The Independent Insurance Agents of Virginia (IIAV) is motivated to “redouble its efforts” around hurricane preparedness, particularly as it relates to flood damage, since following Hurricane Harvey’s impact in Texas, according to President and CEO Robert Bradshaw in an emailed statement to Insurance Journal.
Bradshaw said that insurers need to rededicate themselves to educating the public on the risks of flooding as well as coverage options this Atlantic hurricane season, which began on June 1 and ends November 30.
Hurricane Harvey made landfall in Texas late Friday as a Category 4 storm with 130 mph winds, the fiercest hurricane to hit the U.S. in more than a decade, according to reports in the Associated Press. Although it weakened overnight to a Category 1 and eventually to a tropical storm, rainfall from the storm could continue for days with more than 40 inches of water predicted in some communities, the Associated Press reported.
“I can think of no event where the agents and insurance companies don’t learn something,” Bradshaw said regarding IIAV’s continued monitoring of the situation in Texas. “The predominate thing we learned is that areas where citizens believed they were immune from flooding find that is not the case.”
He cited the importance of distinguishing traditional renters insurance from renters flood insurance. Many standard homeowners’ and renters policies don’t cover flood damage, making it an important consideration for insurers and their clients, according to information from the Insurance Information Institute (III).
“We can’t help but listen to the interviews with people in Houston who have no flood insurance,” Bradshaw said. “People react after an event but often forget the message. And for good or bad, it’s been a while since Hurricane Isabel hit Virginia.”
Last year, flood damage proved to be a large source of claims for insurers in Virginia in the wake of Hurricane Matthew, with Virginia Department of Emergency Management officials saying it was the costliest storm since Hurricane Isabel in 2003.
Indeed, on October 8, 2016, Hurricane Matthew’s rain bands and wind resulted in more than 11 inches of rain in southeastern Virginia. The storm caused flooding and damage in areas of Hampton Roads that typically aren’t impacted by floodwaters, according to an announcement from the Virginia Department of Emergency Management.
Flooding is the nation’s number one natural disaster, with roughly 25 percent of all flood insurance claims filed in low- to moderate-risk areas, according to data from III. Although wind damage from tropical storms and hurricanes is covered under standard homeowners, renters and business insurance policies, flood damage is excluded. Separate flood coverage can be purchased from FEMA’s National Flood Insurance Program and some private insurers, according to III.
“The next eight weeks or so are typically the busiest time for tropical cyclone activity in the Atlantic,” a spokesperson for the Virginia State Corporation Commission said in an email. “It’s a good opportunity for the Bureau [of Insurance] to remind Virginians…of the importance [of] planning ahead for hurricanes and other disasters, including reviewing their insurance coverage.”
A spokesperson for State Farm Insurance said that given Hurricane Matthew’s impact on Virginia last year, it has ramped up its efforts to communicate with residents this year about the importance of being prepared for a storm.

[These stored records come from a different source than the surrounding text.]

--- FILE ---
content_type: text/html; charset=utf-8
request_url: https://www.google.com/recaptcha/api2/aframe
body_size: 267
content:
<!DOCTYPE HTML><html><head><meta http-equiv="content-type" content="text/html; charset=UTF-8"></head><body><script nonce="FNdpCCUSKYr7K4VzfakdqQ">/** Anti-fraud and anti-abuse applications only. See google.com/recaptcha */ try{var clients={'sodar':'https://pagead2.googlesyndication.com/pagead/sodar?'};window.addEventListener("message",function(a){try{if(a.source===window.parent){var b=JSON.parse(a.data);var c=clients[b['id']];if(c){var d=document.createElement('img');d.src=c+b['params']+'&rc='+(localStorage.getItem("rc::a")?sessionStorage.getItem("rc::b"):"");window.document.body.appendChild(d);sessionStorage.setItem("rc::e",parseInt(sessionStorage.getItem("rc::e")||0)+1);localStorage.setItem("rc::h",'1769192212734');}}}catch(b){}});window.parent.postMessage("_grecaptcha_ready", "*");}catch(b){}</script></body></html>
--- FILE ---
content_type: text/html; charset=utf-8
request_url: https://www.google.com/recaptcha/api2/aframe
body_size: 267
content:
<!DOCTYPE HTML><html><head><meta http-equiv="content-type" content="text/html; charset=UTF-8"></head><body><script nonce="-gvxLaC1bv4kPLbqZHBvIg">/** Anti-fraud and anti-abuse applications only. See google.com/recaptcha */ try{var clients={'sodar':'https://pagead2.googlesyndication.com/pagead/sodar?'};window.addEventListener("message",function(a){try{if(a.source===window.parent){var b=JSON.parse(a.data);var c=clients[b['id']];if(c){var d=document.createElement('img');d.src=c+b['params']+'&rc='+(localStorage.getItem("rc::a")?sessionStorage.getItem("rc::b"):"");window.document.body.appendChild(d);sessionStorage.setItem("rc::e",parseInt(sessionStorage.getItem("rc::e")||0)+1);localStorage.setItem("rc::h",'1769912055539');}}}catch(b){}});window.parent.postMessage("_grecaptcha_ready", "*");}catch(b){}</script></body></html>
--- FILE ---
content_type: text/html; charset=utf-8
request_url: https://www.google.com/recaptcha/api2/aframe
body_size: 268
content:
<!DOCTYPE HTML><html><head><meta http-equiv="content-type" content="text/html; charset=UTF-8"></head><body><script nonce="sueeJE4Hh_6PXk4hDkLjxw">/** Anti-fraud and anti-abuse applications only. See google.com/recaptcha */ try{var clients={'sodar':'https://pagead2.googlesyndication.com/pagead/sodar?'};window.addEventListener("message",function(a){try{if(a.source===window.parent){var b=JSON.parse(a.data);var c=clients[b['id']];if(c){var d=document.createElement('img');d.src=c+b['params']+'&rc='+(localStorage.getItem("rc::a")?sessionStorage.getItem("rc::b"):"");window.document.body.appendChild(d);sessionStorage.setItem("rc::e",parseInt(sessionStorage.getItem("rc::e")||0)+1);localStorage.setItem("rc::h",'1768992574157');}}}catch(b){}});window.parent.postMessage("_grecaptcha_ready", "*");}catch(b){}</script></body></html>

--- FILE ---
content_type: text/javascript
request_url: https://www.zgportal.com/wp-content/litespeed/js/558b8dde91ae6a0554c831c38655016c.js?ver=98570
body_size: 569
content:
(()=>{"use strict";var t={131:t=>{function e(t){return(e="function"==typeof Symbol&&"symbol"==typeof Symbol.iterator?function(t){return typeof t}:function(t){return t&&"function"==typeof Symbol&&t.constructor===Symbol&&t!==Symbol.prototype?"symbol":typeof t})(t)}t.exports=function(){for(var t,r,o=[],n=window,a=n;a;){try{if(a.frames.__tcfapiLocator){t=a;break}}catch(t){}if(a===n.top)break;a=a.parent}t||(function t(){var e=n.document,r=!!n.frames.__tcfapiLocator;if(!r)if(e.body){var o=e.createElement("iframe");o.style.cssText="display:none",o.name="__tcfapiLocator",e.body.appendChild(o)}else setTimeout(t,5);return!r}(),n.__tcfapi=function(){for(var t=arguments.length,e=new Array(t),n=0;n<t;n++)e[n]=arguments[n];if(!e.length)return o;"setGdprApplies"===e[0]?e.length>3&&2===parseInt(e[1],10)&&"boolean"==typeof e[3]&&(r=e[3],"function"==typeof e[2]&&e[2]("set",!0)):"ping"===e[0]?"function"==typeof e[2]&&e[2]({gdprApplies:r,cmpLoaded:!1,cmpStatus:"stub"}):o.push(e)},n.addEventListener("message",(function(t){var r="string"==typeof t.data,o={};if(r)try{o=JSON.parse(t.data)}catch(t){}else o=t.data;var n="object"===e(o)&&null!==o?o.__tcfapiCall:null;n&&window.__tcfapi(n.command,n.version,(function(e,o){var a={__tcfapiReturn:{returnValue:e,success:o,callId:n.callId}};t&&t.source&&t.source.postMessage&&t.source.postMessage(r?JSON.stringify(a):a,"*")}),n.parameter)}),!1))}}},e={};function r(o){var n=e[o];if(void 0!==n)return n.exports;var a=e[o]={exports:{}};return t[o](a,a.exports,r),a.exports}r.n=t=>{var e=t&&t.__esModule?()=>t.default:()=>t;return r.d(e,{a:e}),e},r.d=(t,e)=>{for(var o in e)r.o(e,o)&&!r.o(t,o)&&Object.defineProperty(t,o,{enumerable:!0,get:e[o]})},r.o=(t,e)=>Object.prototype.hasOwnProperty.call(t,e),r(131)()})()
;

State Farm received 3,240 homeowner claims in Virginia from Hurricane Matthew last year, with an additional 1,980 auto claims.
“The number of Virginia residents impacted by Hurricane Matthew serves as a strong reminder of the importance of having appropriate insurance coverage in place,” the spokesperson said, adding that the top three things to discuss with an insurance agent before a storm are appropriate replacement cost coverage, flood insurance and deductibles. “With the start of hurricane season, now is the time for homeowners to talk to their insurance agent before a hurricane hits.”
According to 2012 data, the most recent available data published on III’s website from AIR Worldwide, the estimated value of insured commercial and residential coastal properties vulnerable to hurricanes in Virginia is about $182.3 billion.
With all of this in mind, Virginia Tech experts are advising those on the Atlantic coast and in the Gulf of Mexico to be prepared for potential storms.
“Virginia has not experienced a significant number of hurricanes in the past couple of years, but there is always the exception,” Michael Martin, an extension specialist with Virginia Cooperative Extension focusing in emergency response and preparedness, said in a news release issued by Virginia Tech.
In 2004, Virginia experienced five significant hurricanes, which produced 59 tornadoes, he added. Based on the expectation of near-neutral to weak El Niño conditions and above-average sea surface temperatures, a near-average to slightly-above average Atlantic hurricane season is expected, Stephanie Zick, an assistant professor and tropical meteorologist in Virginia Tech’s College of Natural Resources and Environment, stated in the release.
Zick told Insurance Journal that although peak hurricane season, which is measured in terms of the number of storms that form, is right now through the beginning of September, storms are more likely to impact land later in the season. This has to do with climatology and wind patterns, she explained.
“Just like every hurricane season, it only takes one storm,” she said.